I’ve been reading about the NIPS Experiment. Calm down at the back there. NIPS stands for Neural Information Processing Systems. It’s all very serious and you can read about the experiment here and here.
In essence, the experiment aimed to examine the process by which papers are accepted or rejected by peer review committees for conference presentation. Obviously, it’s all to do with scientific quality and the scientific community is built around a common understanding of what that means. Or is it?
The NIPS experimenters split their panel of conference peer reviewers into two committees. Most of the papers went to one committee or the other for review, but 10% of them (166 papers) were reviewed by both committees without the members knowing which papers they were. It was then possible to see how similar the two committees were in their evaluation of those papers. A full write-up of the results is still to come, apparently, but Eric Price has revealed the essence.
The committees disagreed in their evaluation of 43 of the 166 papers. Naïvely, you might think that’s not too bad. They disagreed on 25.9% of cases, so they must have agreed on 74.1%. However, Eric Price points out that the committees were tasked with a 22.5% acceptance rate which means that the number of disagreements was larger than the number of acceptances each committee was expected to make. This means that most (more than half) of the papers accepted by either committee were rejected by the other.
Price considers a theoretical model which treats the peer review process as a combination of “certain” and “random” components. He assumes that there will be some papers that every reviewer agrees should be accepted (acceptance is certain) and some that everyone agrees should be rejected (rejection is certain). For the rest, Price’s model assumes that committee members make their decision by (metaphorically at least) flipping a coin. This is the random component and the level of randomness in peer review is the proportion of papers that get this treatment. The divergence in reviewing committees’ decisions seen in the NIPS experiment imply that there is quite a lot of this coin-flipping randomness in peer review; perhaps more than most people thought.
Is this “randomness” in reviewers assessments a cause for concern? Price points out that “consistency is not the only goal” and, indeed, it can arise for reasons that are not necessarily welcome. For instance, unanimously accepted papers may simply be feeling the benefit of appearing under the name of well-connected authors that reviewers favour for reputational reasons. Conversely, papers that reviewers unanimously reject may just be suffering the penalty of pursuing unfashionable research topics that reviewers see as a drain on funding for more popular topics. It may well be that it is precisely in the “random middle” – between the certain acceptances and certain rejections – that we see peer review at its best.
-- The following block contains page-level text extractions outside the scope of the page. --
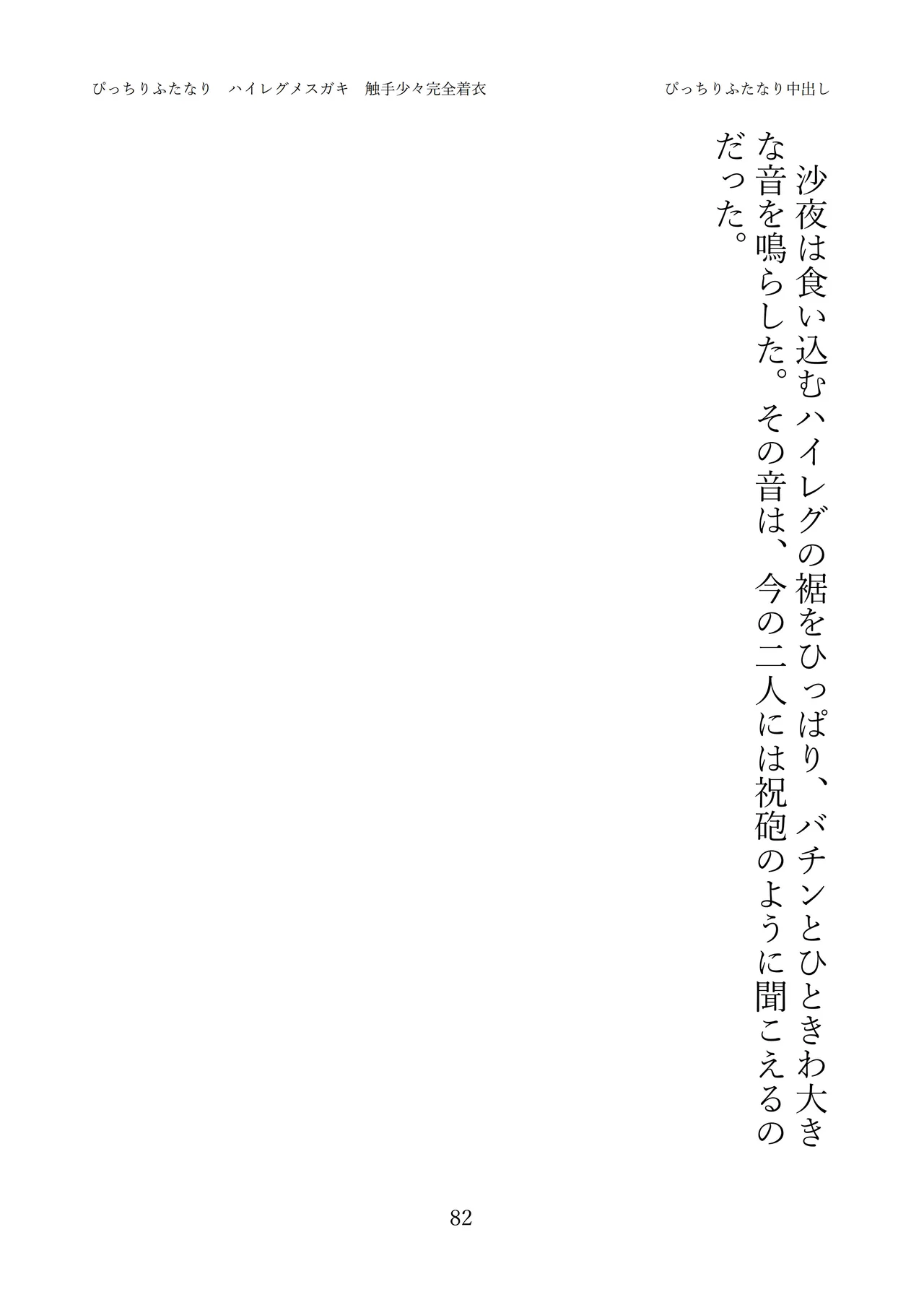 ぴっちりふたなり　ハイレグメスガキ　触手少々完全着衣

ぴっちりふたなり中出し

沙夜は食い込むハイレグの裾をひっぱり、バチンとひときわ大きな音を鳴らした。その音は、今の二人には祝砲のように聞こえるのだった。

82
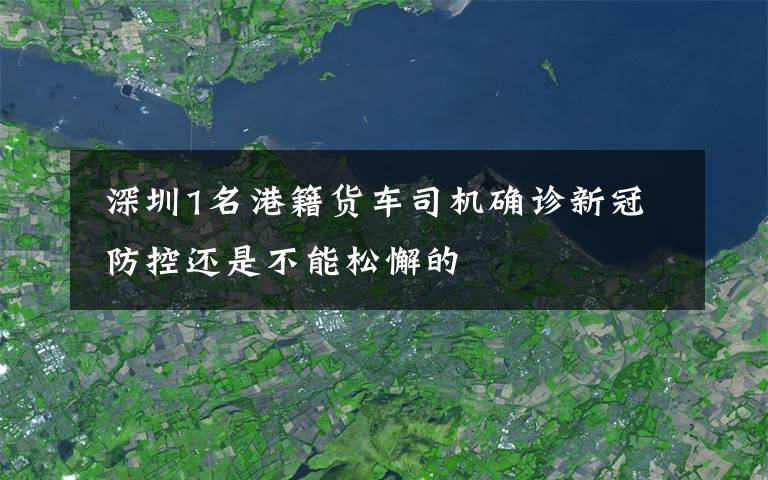 深圳1名港籍货车司机确诊新冠 防控还是不能松懈的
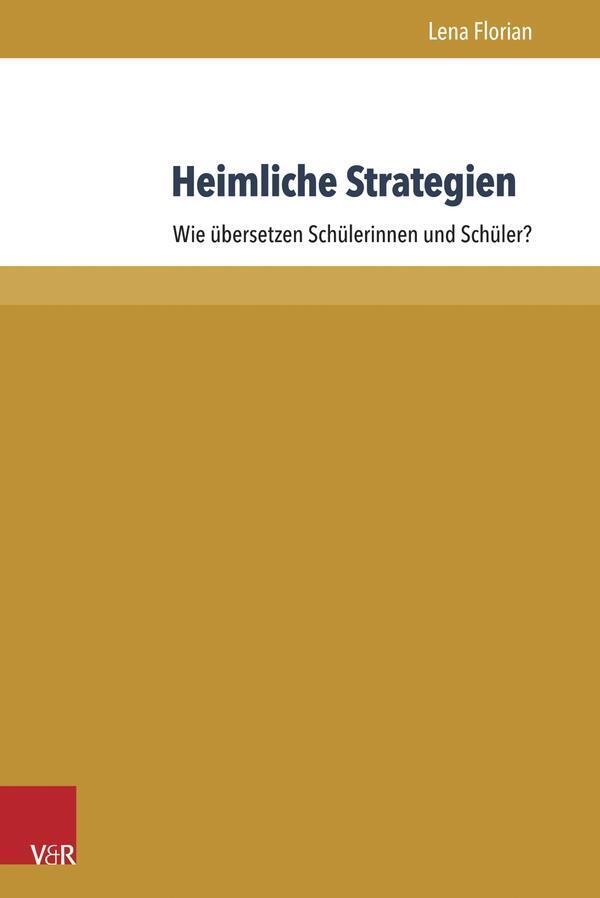 Lena Florian

Heimliche Strategien

Wie übersetzen Schülerinnen und Schüler?

V&R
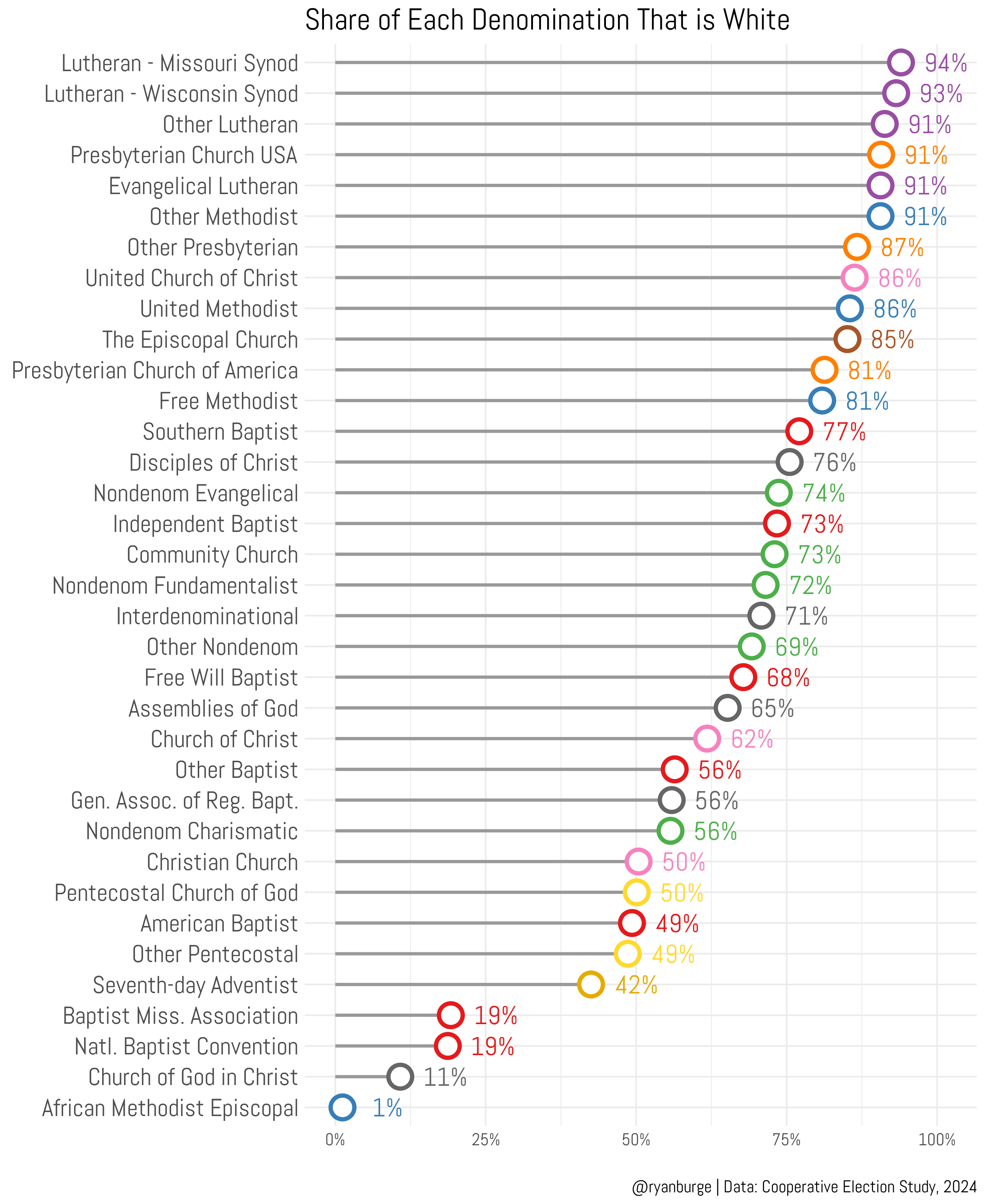 Share of Each Denomination That is White

Lutheran - Missouri Synod 94%
Lutheran - Wisconsin Synod 93%
Other Lutheran 91%
Presbyterian Church USA 91%
Evangelical Lutheran 91%
Other Methodist 91%
Other Presbyterian 87%
United Church of Christ 86%
United Methodist 86%
The Episcopal Church 85%
Presbyterian Church of America 81%
Free Methodist 81%
Southern Baptist 77%
Disciples of Christ 76%
Nondenom Evangelical 74%
Independent Baptist 73%
Community Church 73%
Nondenom Fundamentalist 72%
Interdenominational 71%
Other Nondenom 69%
Free Will Baptist 68%
Assemblies of God 65%
Church of Christ 62%
Other Baptist 56%
Gen. Assoc. of Reg. Bapt. 56%
Nondenom Charismatic 56%
Christian Church 50%
Pentecostal Church of God 50%
American Baptist 49%
Other Pentecostal 49%
Seventh-day Adventist 42%
Baptist Miss. Association 19%
Natl. Baptist Convention 19%
Church of God in Christ 11%
African Methodist Episcopal 1%

0% 25% 50% 75% 100%

@ryanburge | Data: Cooperative Election Study, 2024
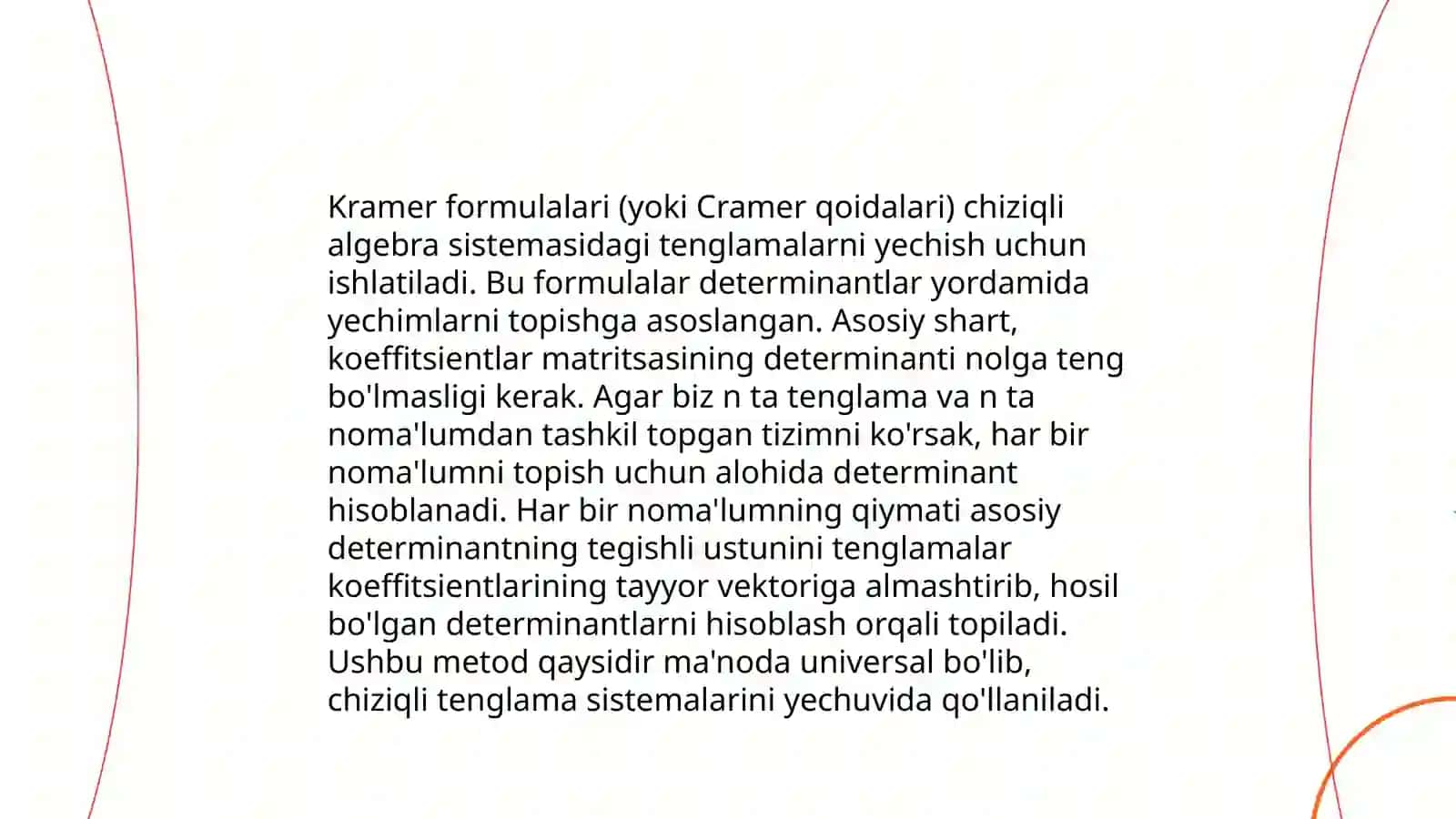 Kramer formulalari (yoki Cramer qoidalari) chiziqli algebra sistemasidagi tenglamalarni yechish uchun ishlatiladi. Bu formulalar determinantlar yordamida yechimlarni topishga asoslangan. Asosiy shart, koeffitsientlar matritsasining determinanti nolga teng bo'lmasligi kerak. Agar biz n ta tenglama va n ta noma'lumdan tashkil topgan tizimni ko'rsak, har bir noma'lumni topish uchun alohida determinant hisoblanadi. Har bir noma'lumning qiymati asosiy determinantning tegishli ustunini tenglamalar koeffitsientlarining tayyor vektoriga almashtirib, hosil bo'lgan determinantlarni hisoblash orqali topiladi. Ushbu metod qaysidir ma'noda universal bo'lib, chiziqli tenglama sistemalarini yechuvida qo'llaniladi.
But how can it be any good if it’s random? The truth is, it’s pretty implausible that it really is random. I don’t see much reason to believe that peer reviewers actually flip coins and as humans are not good random number generators, it seems unlikely that conceptual flipping of imaginary coins would produce genuinely random results. What really goes on in this middle zone is not random at all. Rather, it’s a process of deliberation where each reviewer considers a variety of factors and makes a decision on the basis of balancing those factors. Even having made the decision, the reviewer probably still feels a fair degree of uncertainty as to whether it was the right one.
Because reviewers are usually allowed to decide for themselves which factors to consider in their deliberations, there is a good deal of variation between reviewers as what factors they consider. Putting it more formally, the weight they give to each factor is not prescribed. What’s more, there’s no guarantee that even individual reviewers will attach the same weight every time: the same reviewer could reach different conclusions about the same a paper considered under different circumstances.
In short, the degree of “randomness” seen in the NIPS experiment undermines one of the cornerstone assumptions of the peer review process – that reviewers share a coherent common notion of what qualities to value in a paper. Instead, it suggests that the criteria that reviewers use in practise are quite divergent. If this is the case, it is hard to see how peer review could possibly be “fair”. Certainly, steps such as making reviewers comments and identities open to authors would seem to miss the point. What is more in order is a dialogue over the criteria used to evaluate research in the first place and whether traditional peer review has any useful role to play in this.